● **Document source**:
Vous pouvez parler et entendre quelqu’un parler sans avoir de correspondant : vous pouvez parler seul en vous promenant, chez vous, ou penser dans la langue ; et vous pouvez regarder des vidéos, des films dans la langue que vous apprenez, écouter la radio, regarder la télévision. Ce sont des moyens très efficaces pour apprendre à parler et à comprendre ce qu’on vous dit. Mais aucune de ces pratiques ne sera aussi complète que le dialogue réel.

Pourquoi un correspondant, et pas un locuteur en chair et en os ? Parce que lorsque vous cherchez un compagnon de langue sur un site d’échange linguistique, vous pouvez être sûrs de tomber sur quelqu’un qui a envie de passer du temps avec vous pour faire un échange linguistique : vous pratiquez sa langue maternelle, il/elle pratique la vôtre, donnant-donnant. Vous pouvez ainsi parler une heure, deux, trois voire plus par semaine. Tandis qu’un locuteur random trouvé dans votre ville n’aura pas nécessairement l’envie ou le temps de vous accorder une heure de pratique de la langue par semaine. Si il en a le temps et l’envie, tant mieux ! Dans tous les cas, il est très bénéfique de parlez la langue autant que possible, dès que vous en avez l’occasion.

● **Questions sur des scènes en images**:
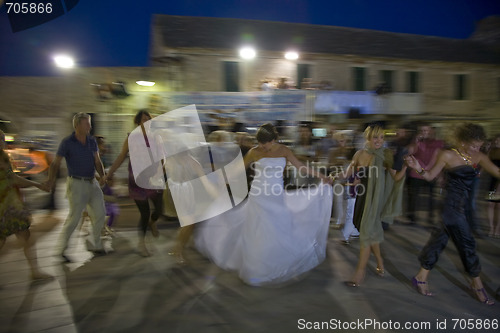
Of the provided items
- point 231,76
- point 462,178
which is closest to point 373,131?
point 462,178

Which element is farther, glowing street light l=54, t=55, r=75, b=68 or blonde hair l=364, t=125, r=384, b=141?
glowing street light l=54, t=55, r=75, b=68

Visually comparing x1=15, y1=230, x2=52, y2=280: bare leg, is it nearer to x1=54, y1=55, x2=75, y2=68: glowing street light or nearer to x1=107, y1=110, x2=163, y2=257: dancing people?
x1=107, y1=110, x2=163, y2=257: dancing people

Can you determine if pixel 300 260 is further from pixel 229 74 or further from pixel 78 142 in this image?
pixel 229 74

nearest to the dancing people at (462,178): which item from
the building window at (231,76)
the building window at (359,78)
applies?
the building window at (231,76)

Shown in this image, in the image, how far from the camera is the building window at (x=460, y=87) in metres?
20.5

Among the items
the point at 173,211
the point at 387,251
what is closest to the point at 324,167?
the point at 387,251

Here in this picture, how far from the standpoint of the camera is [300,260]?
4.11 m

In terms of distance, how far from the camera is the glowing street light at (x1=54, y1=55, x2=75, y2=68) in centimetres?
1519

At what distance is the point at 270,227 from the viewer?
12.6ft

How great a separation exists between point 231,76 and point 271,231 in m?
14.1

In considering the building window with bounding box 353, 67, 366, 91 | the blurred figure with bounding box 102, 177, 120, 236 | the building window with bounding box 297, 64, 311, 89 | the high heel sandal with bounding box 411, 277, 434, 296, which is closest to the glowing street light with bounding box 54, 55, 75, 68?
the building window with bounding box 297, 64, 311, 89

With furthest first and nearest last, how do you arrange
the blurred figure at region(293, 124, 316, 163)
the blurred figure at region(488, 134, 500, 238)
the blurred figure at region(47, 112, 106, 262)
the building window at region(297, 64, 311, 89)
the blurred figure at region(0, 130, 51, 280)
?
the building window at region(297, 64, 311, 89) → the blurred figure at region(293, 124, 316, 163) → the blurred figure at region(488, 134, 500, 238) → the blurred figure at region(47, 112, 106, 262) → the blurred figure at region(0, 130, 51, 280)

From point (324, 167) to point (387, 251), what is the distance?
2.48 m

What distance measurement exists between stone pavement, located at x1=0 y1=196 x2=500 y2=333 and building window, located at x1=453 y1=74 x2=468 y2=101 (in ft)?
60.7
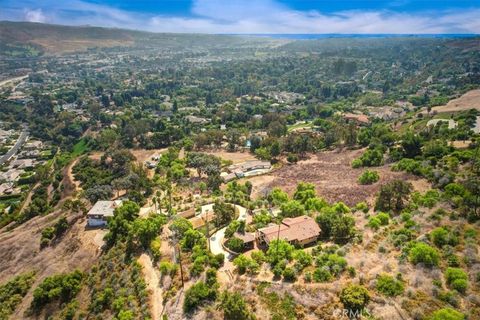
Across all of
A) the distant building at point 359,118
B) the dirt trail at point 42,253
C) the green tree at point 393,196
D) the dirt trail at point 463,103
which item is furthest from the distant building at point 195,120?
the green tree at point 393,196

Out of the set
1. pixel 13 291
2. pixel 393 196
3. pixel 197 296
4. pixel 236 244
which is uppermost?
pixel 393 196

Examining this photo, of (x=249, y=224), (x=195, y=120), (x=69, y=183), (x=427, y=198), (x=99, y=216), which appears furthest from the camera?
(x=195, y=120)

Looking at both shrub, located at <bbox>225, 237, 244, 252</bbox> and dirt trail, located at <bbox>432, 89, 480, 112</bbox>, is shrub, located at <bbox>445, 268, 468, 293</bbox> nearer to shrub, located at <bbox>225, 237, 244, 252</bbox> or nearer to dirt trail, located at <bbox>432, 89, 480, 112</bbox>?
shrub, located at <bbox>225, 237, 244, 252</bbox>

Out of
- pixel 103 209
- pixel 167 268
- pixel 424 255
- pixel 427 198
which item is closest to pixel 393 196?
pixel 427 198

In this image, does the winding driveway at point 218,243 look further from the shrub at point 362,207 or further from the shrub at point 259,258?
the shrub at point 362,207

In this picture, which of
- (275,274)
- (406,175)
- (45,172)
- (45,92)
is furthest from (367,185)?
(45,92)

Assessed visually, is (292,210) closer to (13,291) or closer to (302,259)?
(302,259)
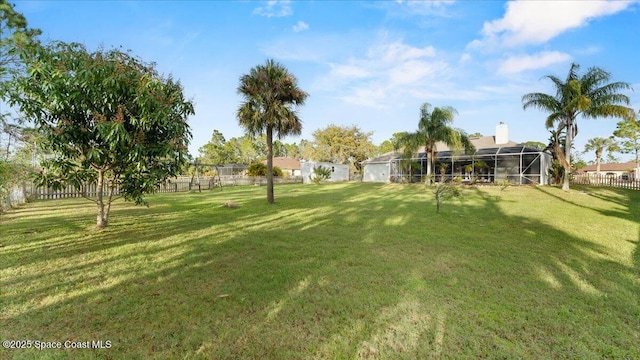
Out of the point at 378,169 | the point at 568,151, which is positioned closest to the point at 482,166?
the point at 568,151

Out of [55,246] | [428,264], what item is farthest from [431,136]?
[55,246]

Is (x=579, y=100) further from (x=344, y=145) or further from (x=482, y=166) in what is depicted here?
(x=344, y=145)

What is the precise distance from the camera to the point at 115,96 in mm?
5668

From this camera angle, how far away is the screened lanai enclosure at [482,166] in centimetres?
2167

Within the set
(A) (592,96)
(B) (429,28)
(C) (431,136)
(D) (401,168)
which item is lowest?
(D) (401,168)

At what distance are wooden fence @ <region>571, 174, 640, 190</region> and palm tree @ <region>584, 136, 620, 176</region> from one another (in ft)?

● **Consigne**: Dans le document source sur l'échange linguistique, quelle pratique est présentée comme plus complète que toutes les autres ?

● **Résultat**: Le dialogue réel.